Предложенный отрывок:

- - - - -

Американский журналист, репортер, документалист Джон Альперт, побывавший, кажется, во всех «горячих точках» планеты, вполне заслуживает титула «знаменитый». Уже 16 премий Эмми, не считая множества других наград, дают ему это право. Мы встретились с ним, когда он приехал в наш город, чтобы реализовать свой проект «Мушкетеры, вооруженные неограниченными возможностями журналистики», который призван обучать освещению проблем инвалидности в СМИ. Хотя интервью было предназначено для журнала «Академия домашней кухни», разговор не мог уместиться в узкой форме для запекания. Мы говорили о профессии и политике. И немного – о кулинарии.
«Несправедливость и неуспех»
— Давайте начнем с истоков. Что для вас определило выбор профессии журналиста?

- - - - -

Исследуемые данные:
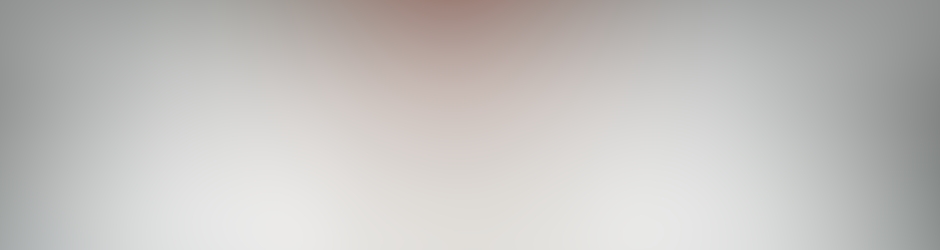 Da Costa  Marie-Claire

- - - - -

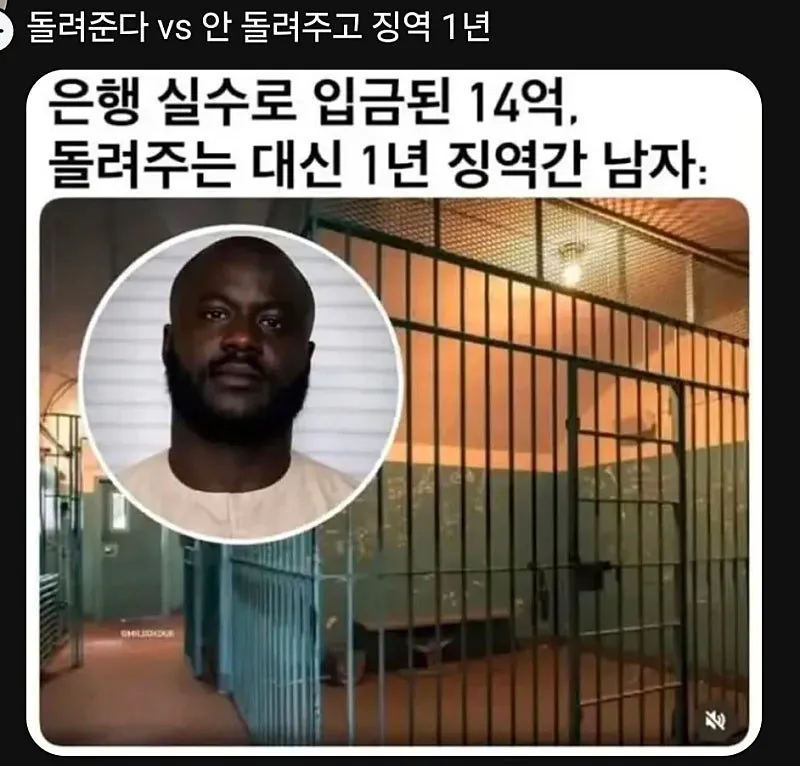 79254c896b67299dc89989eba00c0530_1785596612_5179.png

- - - - -

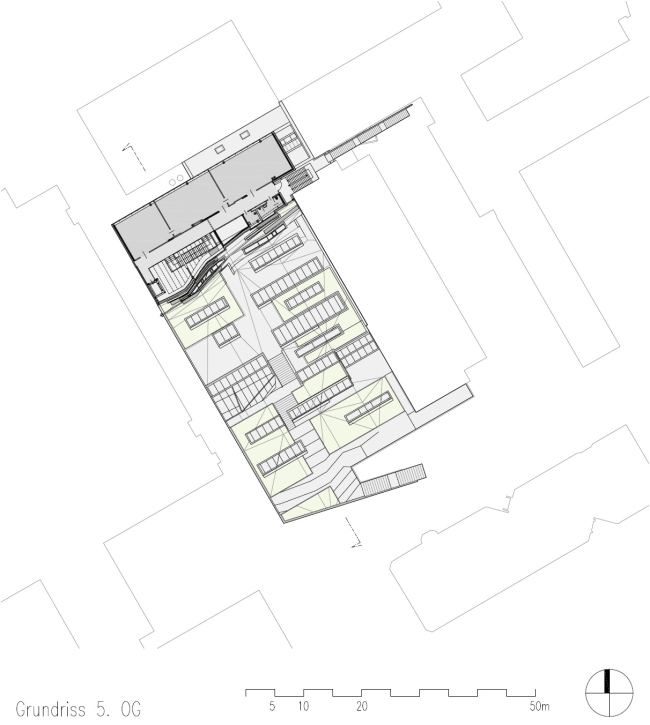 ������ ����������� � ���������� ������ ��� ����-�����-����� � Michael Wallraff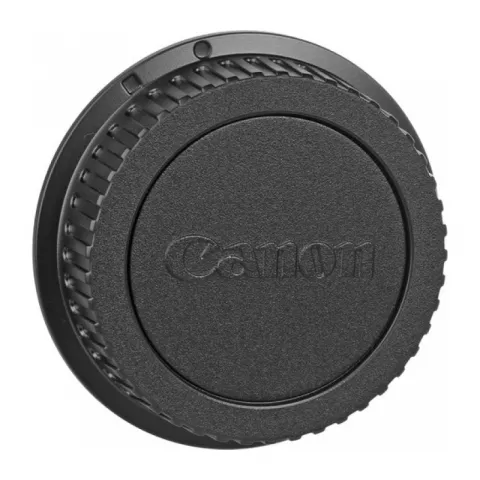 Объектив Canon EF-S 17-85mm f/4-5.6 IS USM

- - - - -

Задания:
(a) Воспроизведите из отрывка всё от слов «Американский журналист, репортер, документалист» вплоть до слов «выбор профессии журналиста?».
(b) Определите, согласуются ли с отрывком утверждения: (i) Джон Альперт получил 16 премий Эмми; (ii) интервью предназначалось для спортивного журнала; (iii) о кулинарии в разговоре не говорили вовсе. На каждое ответьте «да» или «нет» и дословно приведите решающие слова отрывка.

Ответы к заданиям:
(a)
Американский журналист, репортер, документалист Джон Альперт, побывавший, кажется, во всех «горячих точках» планеты, вполне заслуживает титула «знаменитый». Уже 16 премий Эмми, не считая множества других наград, дают ему это право. Мы встретились с ним, когда он приехал в наш город, чтобы реализовать свой проект «Мушкетеры, вооруженные неограниченными возможностями журналистики», который призван обучать освещению проблем инвалидности в СМИ. Хотя интервью было предназначено для журнала «Академия домашней кухни», разговор не мог уместиться в узкой форме для запекания. Мы говорили о профессии и политике. И немного – о кулинарии.
«Несправедливость и неуспех»
— Давайте начнем с истоков. Что для вас определило выбор профессии журналиста?

(b)
(i) Да: «Уже 16 премий Эмми, не считая множества других наград, дают ему это право».
(ii) Нет: «Хотя интервью было предназначено для журнала «Академия домашней кухни»».
(iii) Нет: «И немного – о кулинарии».